▸ **ИСХОДНЫЙ ТЕКСТ**:

Kitobni o'qish: «Три месяца в бою. Дневник казачьего офицера»
СОВМЕСТНЫЙ ПРОЕКТ
Государственной публичной исторической библиотеки России и издательства «ФОРУМ»
«Быть участником мировой войны…»
19 июля 1914 года Германия объявила войну России. Этот день – по новому стилю 1 августа – стал первым днем Первой мировой войны.
День спустя Анна Ахматова писала:
Сроки страшные близятся. Скоро
Станет тесно от свежих могил.
Ждите глада, и труса, и мора,
И затменья небесных светил.
Страшное ахматовское пророчество сбылось.
Война, в которую в короткое время были втянуты великие и малые европейские державы, по мере развертывания грандиозных событий стала поистине Мировой. Боевые действия, помимо европейских фронтов, велись в Азии, Африке, мировом океане. Продолжавшаяся более четырех лет Первая мировая война привела к необратимым переменам. Исчез миропорядок, долгие десятилетия казавшийся устойчивым и разумным, рухнули великие империи, перекроены были европейские границы, произошли кардинальные сдвиги в социальных отношениях.
Мир XX века и в определенной мере сегодняшний мир – порождение Первой мировой войны, ее невиданного дотоле нечеловеческого напряжения, ее итогов. Итогов, которые казались немыслимыми большинству современников и участников событий первых военных месяцев.
Об этом есть смысл напомнить сейчас, в преддверии столетия начала Первой мировой. И, право, неразумно и грешно именовать ту войну «забытой».
Другое дело, что наша историческая память избирательна и несовершенна, а наши знания о событиях вековой давности полны пробелов. Восполнить эти пробелы и должен в какой-то мере дневник казачьего офицера, точно озаглавленный автором «Три месяца в бою».
Перед нами в высшей степени редкое – и уже одним этим ценное – непосредственное свидетельство очевидца – русского офицера, у которого хватало сил вести повседневные записи в боевой обстановке и который проявил недюжинную гражданскую смелость, опубликовав эти временами наивно-восторженные записи в тяжелый для России и русской армии 1915 год.

▸ **ИМЕЮЩИЕСЯ ДАННЫЕ**:
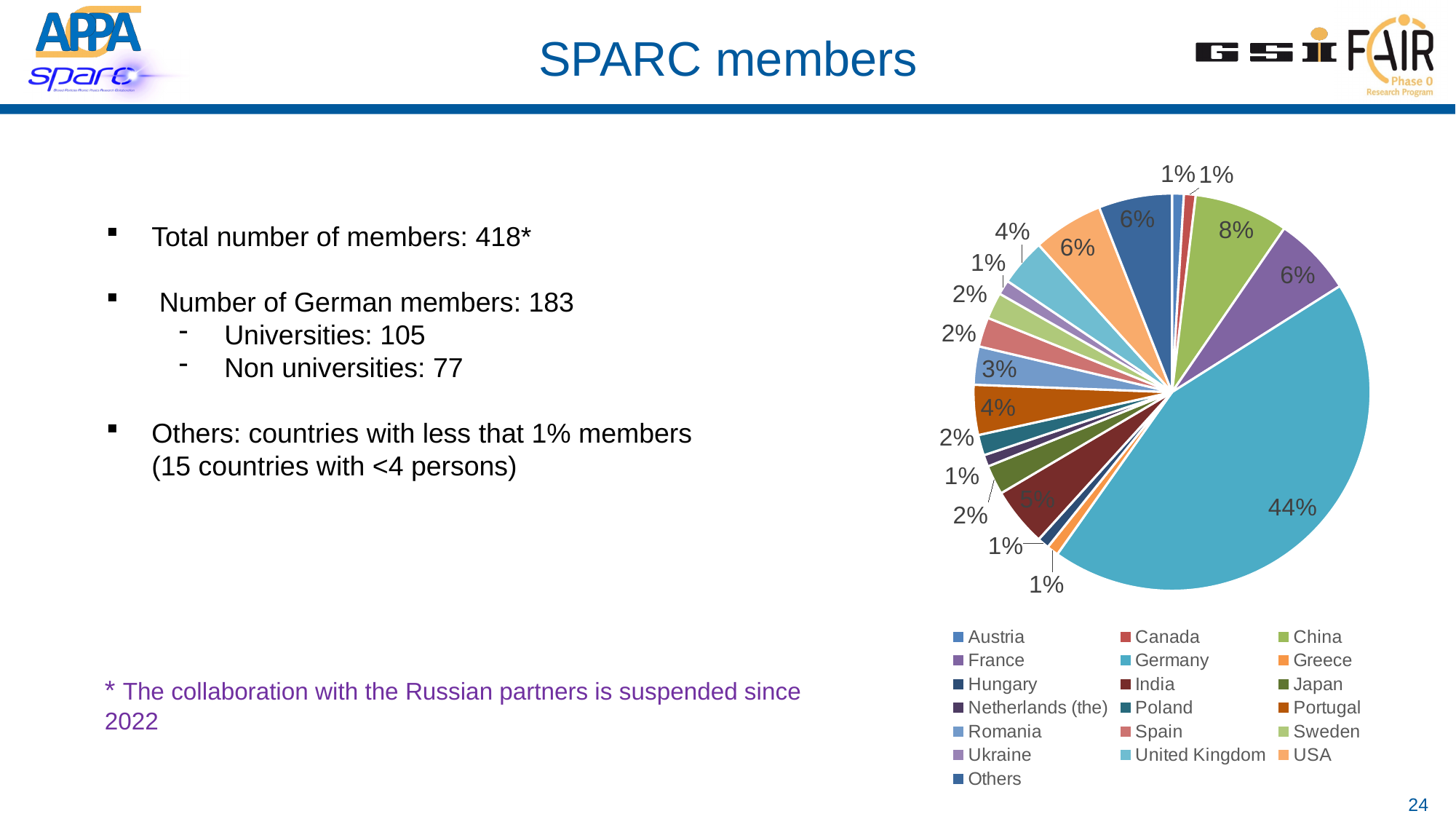
What percentage of members is shown for Romania in the pie chart? 3% What is the difference in percentage points between Germany's share and China's share in the pie chart? 36% What percentage of members is shown for India in the pie chart? 5% Which is larger in the pie chart, the share for China or the share for France? China What percentage of members is shown for China in the pie chart? 8% What percentage of members is shown for the USA in the pie chart? 6% What type of chart is shown on the slide? pie chart What share of SPARC members does Germany account for in the pie chart? 44% Which country has the largest slice in the pie chart? Germany How many entries does the legend of the pie chart list? 19 What percentage of members is shown for Portugal in the pie chart? 4% Which legend entry in the pie chart represents countries with less than 1% of members? Others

▸ **ЗАДАНИЯ**:
1 > Какой день по новому стилю стал первым днем Первой мировой войны согласно тексту о дневнике «Три месяца в бою»?
2 > Пожалуйста, верните из текста о дневнике «Три месяца в бою» отрывок начиная со слов «Война, в которую» и заканчивая словами «первых военных месяцев.» включительно.
3 > Изложите текст о дневнике «Три месяца в бою» в двух предложениях.
Перечень никак не связан с текстом о дневнике «Три месяца в бою».

▸ **ВЫПОЛНЕННЫЕ ЗАДАНИЯ**:
1 > 1 августа 1914 года.

2 >
Война, в которую в короткое время были втянуты великие и малые европейские державы, по мере развертывания грандиозных событий стала поистине Мировой. Боевые действия, помимо европейских фронтов, велись в Азии, Африке, мировом океане. Продолжавшаяся более четырех лет Первая мировая война привела к необратимым переменам. Исчез миропорядок, долгие десятилетия казавшийся устойчивым и разумным, рухнули великие империи, перекроены были европейские границы, произошли кардинальные сдвиги в социальных отношениях.
Мир XX века и в определенной мере сегодняшний мир – порождение Первой мировой войны, ее невиданного дотоле нечеловеческого напряжения, ее итогов. Итогов, которые казались немыслимыми большинству современников и участников событий первых военных месяцев.

3 > Первая мировая война, начавшаяся 19 июля (по новому стилю 1 августа) 1914 года, продолжалась более четырех лет и привела к необратимым переменам: рухнули великие империи, были перекроены европейские границы. Дневник казачьего офицера «Три месяца в бою» — редкое непосредственное свидетельство очевидца, который вел записи в боевой обстановке и опубликовал их в 1915 году, и он должен отчасти восполнить пробелы в знаниях о тех событиях.